NYS and NYC Sales Tax Considerations

Trading Crypto or using Crypto as currency in the purchase or sale of goods or services may also raise sales tax questions. Fortunately, the Department has issued guidance on the sales tax treatment of transactions involving Crypto. The Department determined that because Crypto is intangible property, the purchase of Crypto is not a taxable transaction for sales tax purposes.14 Thus, buying and selling Crypto for investment purposes should not trigger any sales tax obligations. However, if someone uses Crypto as payment for taxable goods or services, the purchaser will owe sales tax on the market value of the Crypto at the time of the transaction.15

Non-Fungible Tokens

The treatment of non-fungible tokens (NFTs) as qualifying property likely requires a more fact-specific analysis. Unlike Crypto, which is fungible and operates like a traditional currency, each NFT has a unique digital signature representing a single item, such as a piece of art, a video or even a tweet. Whereas one unit of Crypto may be exchanged for another unit, or converted into dollars, the same is not necessarily true of two NFTs. This means that each type of Crypto is its own, specific type of property, but an NFT is defined by the item that it represents, which may be Crypto or something else. Thus, the tax status of an NFT may depend on the circumstances of the purchase and sale and the nature of the particular NFT in a way that is different from Crypto.

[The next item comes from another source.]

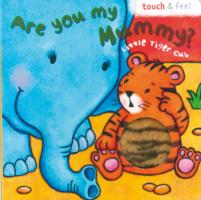 Little Tiger: Are You My Mummy?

Similarly, the individual circumstances surrounding the purchase and sale of an NFT may affect whether the transaction remains exempt from sales tax as intangible property pursuant to the Department’s guidance for Crypto. Prior Department guidance in a somewhat related context, however, may be helpful. Specifically, the Department has consistently determined that sales of music recordings electronically transferred or downloaded are not subject to sales tax because such transactions involve intangible property.16 Though NFTs may not be exactly the same as digital music downloads, they also involve the online transfer of digital property and, thus, would likely constitute intangible property that is not subject to sales tax under the Department’s rationale for music downloads.

Conclusions

Crypto raises a variety of state and local tax questions. Fortunately, in New York, the existing statutory frameworks and guidance support treating Crypto as an asset that can fit within current exemption frameworks.

 


 

1 N.Y.C. Admin. Code § 11-502(c)(2).

2 N.Y.C. Admin. Code § 11-502(c)(4)(B).

3 N.Y.C. Admin. Code §§ 11-506, -507.

4 N.Y.C. Admin. Code § 11-502(c)(1)(A).

5 19 RCNY § 28-02(g)(3).

6 IRS Notice 2014-21 at 1.

7 Id. at 2.

8 Id. at 3.

9 N.Y. Tax Law § 631(d).

10 N.Y. Tax Law § 631(b)(2).

11 New York Dep’t Taxation and Finance, TSB-M-14(5)C (Dec. 5, 2014); TSB-M-14(7)I (Dec. 5, 2014); TSB-M-14(17)S (Dec. 5, 2014).

12 No. 828035 (N.Y. Tax App. Trib., May 17, 2021).

13 Id. at 25 (referencing 26 C.F.R. § 1.61-6(a)).

14 New York Dep’t Taxation and Finance, TSB-M-14(17)S (Dec. 5, 2014).

15 Id.

16 New York Dep’t Taxation and Finance, TSB-A-07(14)S (May 17, 2007); TSB-A-01(15)S (Apr. 18, 2001).